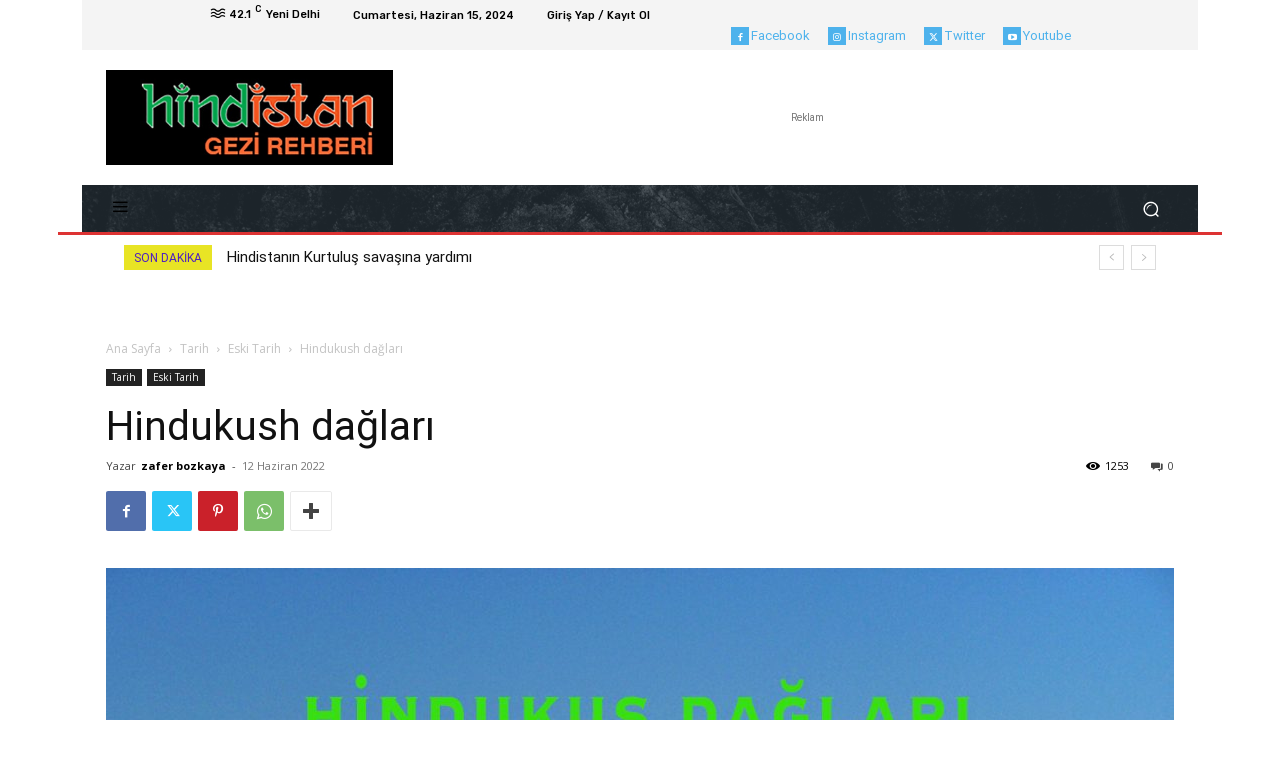

--- FILE ---
content_type: text/html; charset=UTF-8
request_url: https://hindistangezi.com/wp-admin/admin-ajax.php?td_theme_name=Newspaper&v=12.6.6
body_size: -817
content:
{"error":"","app_id":"https:\/\/www.facebook.com\/hindistangezi"}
# # #
Please transcribe every record above exactly as written, leaving out the pictures.

§ **YOUR RESPONSE**:
--- FILE ---
content_type: text/html; charset=UTF-8
request_url: https://hindistangezi.com/wp-admin/admin-ajax.php?td_theme_name=Newspaper&v=12.6.6
body_size: -817
content:
{"error":"","app_id":"https:\/\/www.facebook.com\/hindistangezi"}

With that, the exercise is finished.